_WHAT YOU WILL DO_
Whatever appears in the records should be given again exactly, down to the last mark.

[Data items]
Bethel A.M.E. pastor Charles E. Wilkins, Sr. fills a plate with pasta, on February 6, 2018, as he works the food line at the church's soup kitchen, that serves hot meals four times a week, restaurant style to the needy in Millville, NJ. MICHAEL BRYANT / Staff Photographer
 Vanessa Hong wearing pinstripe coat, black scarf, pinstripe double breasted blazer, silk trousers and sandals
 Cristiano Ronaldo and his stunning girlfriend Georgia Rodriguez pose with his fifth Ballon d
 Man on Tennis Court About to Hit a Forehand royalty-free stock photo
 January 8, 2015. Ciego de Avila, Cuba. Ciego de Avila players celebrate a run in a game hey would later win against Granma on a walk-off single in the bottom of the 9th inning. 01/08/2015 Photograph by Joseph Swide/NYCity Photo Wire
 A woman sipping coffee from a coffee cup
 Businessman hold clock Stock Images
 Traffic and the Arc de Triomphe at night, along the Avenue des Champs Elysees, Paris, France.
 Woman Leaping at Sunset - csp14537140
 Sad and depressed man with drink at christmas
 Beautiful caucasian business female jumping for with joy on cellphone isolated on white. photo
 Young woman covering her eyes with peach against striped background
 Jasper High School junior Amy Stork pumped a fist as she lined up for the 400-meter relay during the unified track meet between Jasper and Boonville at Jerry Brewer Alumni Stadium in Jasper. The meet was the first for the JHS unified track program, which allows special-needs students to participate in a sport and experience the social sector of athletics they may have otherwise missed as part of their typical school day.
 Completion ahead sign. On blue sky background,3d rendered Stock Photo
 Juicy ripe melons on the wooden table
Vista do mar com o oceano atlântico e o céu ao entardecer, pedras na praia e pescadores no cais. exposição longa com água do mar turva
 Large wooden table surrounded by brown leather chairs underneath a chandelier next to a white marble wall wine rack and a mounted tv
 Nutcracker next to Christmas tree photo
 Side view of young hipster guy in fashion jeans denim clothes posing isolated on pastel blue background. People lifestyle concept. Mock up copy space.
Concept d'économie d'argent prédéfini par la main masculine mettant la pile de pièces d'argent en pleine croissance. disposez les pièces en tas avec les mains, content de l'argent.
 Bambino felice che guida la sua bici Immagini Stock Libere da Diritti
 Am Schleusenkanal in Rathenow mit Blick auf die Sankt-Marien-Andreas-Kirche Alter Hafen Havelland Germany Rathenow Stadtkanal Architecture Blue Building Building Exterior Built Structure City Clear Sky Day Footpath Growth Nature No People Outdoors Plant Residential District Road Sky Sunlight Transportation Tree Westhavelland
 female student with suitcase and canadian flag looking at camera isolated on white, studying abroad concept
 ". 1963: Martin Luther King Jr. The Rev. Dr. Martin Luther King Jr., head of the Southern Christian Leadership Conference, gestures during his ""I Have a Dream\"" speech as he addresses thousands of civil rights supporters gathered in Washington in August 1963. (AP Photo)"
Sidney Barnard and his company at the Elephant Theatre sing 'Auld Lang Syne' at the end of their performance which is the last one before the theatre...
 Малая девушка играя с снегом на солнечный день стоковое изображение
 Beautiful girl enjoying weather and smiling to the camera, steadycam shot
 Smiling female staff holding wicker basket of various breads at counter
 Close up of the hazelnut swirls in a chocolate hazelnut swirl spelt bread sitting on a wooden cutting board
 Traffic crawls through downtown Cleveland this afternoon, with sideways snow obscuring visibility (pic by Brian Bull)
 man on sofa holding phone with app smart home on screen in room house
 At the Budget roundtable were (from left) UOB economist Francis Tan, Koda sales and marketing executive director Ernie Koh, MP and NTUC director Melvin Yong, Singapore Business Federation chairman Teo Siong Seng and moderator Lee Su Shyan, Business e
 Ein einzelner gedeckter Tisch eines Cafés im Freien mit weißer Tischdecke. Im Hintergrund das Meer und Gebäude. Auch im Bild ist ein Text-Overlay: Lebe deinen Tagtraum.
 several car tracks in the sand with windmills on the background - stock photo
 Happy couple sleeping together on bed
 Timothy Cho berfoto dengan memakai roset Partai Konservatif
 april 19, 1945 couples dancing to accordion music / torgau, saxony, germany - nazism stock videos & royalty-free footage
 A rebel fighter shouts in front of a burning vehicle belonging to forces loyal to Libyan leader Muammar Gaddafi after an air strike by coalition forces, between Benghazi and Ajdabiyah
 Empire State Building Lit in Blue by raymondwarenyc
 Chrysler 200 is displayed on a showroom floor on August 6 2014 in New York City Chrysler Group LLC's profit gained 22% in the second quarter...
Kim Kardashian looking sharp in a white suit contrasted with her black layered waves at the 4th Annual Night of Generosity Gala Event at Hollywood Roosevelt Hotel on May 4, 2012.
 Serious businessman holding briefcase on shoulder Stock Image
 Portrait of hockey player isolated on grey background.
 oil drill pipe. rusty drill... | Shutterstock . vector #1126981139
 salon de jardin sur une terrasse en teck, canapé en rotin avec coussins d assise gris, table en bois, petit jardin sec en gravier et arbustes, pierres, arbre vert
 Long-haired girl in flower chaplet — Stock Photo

_RESPONSE AREA_
Bethel A.M.E. pastor Charles E. Wilkins, Sr. fills a plate with pasta, on February 6, 2018, as he works the food line at the church's soup kitchen, that serves hot meals four times a week, restaurant style to the needy in Millville, NJ. MICHAEL BRYANT / Staff Photographer
 Vanessa Hong wearing pinstripe coat, black scarf, pinstripe double breasted blazer, silk trousers and sandals
 Cristiano Ronaldo and his stunning girlfriend Georgia Rodriguez pose with his fifth Ballon d
 Man on Tennis Court About to Hit a Forehand royalty-free stock photo
 January 8, 2015. Ciego de Avila, Cuba. Ciego de Avila players celebrate a run in a game hey would later win against Granma on a walk-off single in the bottom of the 9th inning. 01/08/2015 Photograph by Joseph Swide/NYCity Photo Wire
 A woman sipping coffee from a coffee cup
 Businessman hold clock Stock Images
 Traffic and the Arc de Triomphe at night, along the Avenue des Champs Elysees, Paris, France.
 Woman Leaping at Sunset - csp14537140
 Sad and depressed man with drink at christmas
 Beautiful caucasian business female jumping for with joy on cellphone isolated on white. photo
 Young woman covering her eyes with peach against striped background
 Jasper High School junior Amy Stork pumped a fist as she lined up for the 400-meter relay during the unified track meet between Jasper and Boonville at Jerry Brewer Alumni Stadium in Jasper. The meet was the first for the JHS unified track program, which allows special-needs students to participate in a sport and experience the social sector of athletics they may have otherwise missed as part of their typical school day.
 Completion ahead sign. On blue sky background,3d rendered Stock Photo
 Juicy ripe melons on the wooden table
Vista do mar com o oceano atlântico e o céu ao entardecer, pedras na praia e pescadores no cais. exposição longa com água do mar turva
 Large wooden table surrounded by brown leather chairs underneath a chandelier next to a white marble wall wine rack and a mounted tv
 Nutcracker next to Christmas tree photo
 Side view of young hipster guy in fashion jeans denim clothes posing isolated on pastel blue background. People lifestyle concept. Mock up copy space.
Concept d'économie d'argent prédéfini par la main masculine mettant la pile de pièces d'argent en pleine croissance. disposez les pièces en tas avec les mains, content de l'argent.
 Bambino felice che guida la sua bici Immagini Stock Libere da Diritti
 Am Schleusenkanal in Rathenow mit Blick auf die Sankt-Marien-Andreas-Kirche Alter Hafen Havelland Germany Rathenow Stadtkanal Architecture Blue Building Building Exterior Built Structure City Clear Sky Day Footpath Growth Nature No People Outdoors Plant Residential District Road Sky Sunlight Transportation Tree Westhavelland
 female student with suitcase and canadian flag looking at camera isolated on white, studying abroad concept
 ". 1963: Martin Luther King Jr. The Rev. Dr. Martin Luther King Jr., head of the Southern Christian Leadership Conference, gestures during his ""I Have a Dream\"" speech as he addresses thousands of civil rights supporters gathered in Washington in August 1963. (AP Photo)"
Sidney Barnard and his company at the Elephant Theatre sing 'Auld Lang Syne' at the end of their performance which is the last one before the theatre...
 Малая девушка играя с снегом на солнечный день стоковое изображение
 Beautiful girl enjoying weather and smiling to the camera, steadycam shot
 Smiling female staff holding wicker basket of various breads at counter
 Close up of the hazelnut swirls in a chocolate hazelnut swirl spelt bread sitting on a wooden cutting board
 Traffic crawls through downtown Cleveland this afternoon, with sideways snow obscuring visibility (pic by Brian Bull)
 man on sofa holding phone with app smart home on screen in room house
 At the Budget roundtable were (from left) UOB economist Francis Tan, Koda sales and marketing executive director Ernie Koh, MP and NTUC director Melvin Yong, Singapore Business Federation chairman Teo Siong Seng and moderator Lee Su Shyan, Business e
 Ein einzelner gedeckter Tisch eines Cafés im Freien mit weißer Tischdecke. Im Hintergrund das Meer und Gebäude. Auch im Bild ist ein Text-Overlay: Lebe deinen Tagtraum.
 several car tracks in the sand with windmills on the background - stock photo
 Happy couple sleeping together on bed
 Timothy Cho berfoto dengan memakai roset Partai Konservatif
 april 19, 1945 couples dancing to accordion music / torgau, saxony, germany - nazism stock videos & royalty-free footage
 A rebel fighter shouts in front of a burning vehicle belonging to forces loyal to Libyan leader Muammar Gaddafi after an air strike by coalition forces, between Benghazi and Ajdabiyah
 Empire State Building Lit in Blue by raymondwarenyc
 Chrysler 200 is displayed on a showroom floor on August 6 2014 in New York City Chrysler Group LLC's profit gained 22% in the second quarter...
Kim Kardashian looking sharp in a white suit contrasted with her black layered waves at the 4th Annual Night of Generosity Gala Event at Hollywood Roosevelt Hotel on May 4, 2012.
 Serious businessman holding briefcase on shoulder Stock Image
 Portrait of hockey player isolated on grey background.
 oil drill pipe. rusty drill... | Shutterstock . vector #1126981139
 salon de jardin sur une terrasse en teck, canapé en rotin avec coussins d assise gris, table en bois, petit jardin sec en gravier et arbustes, pierres, arbre vert
 Long-haired girl in flower chaplet — Stock Photo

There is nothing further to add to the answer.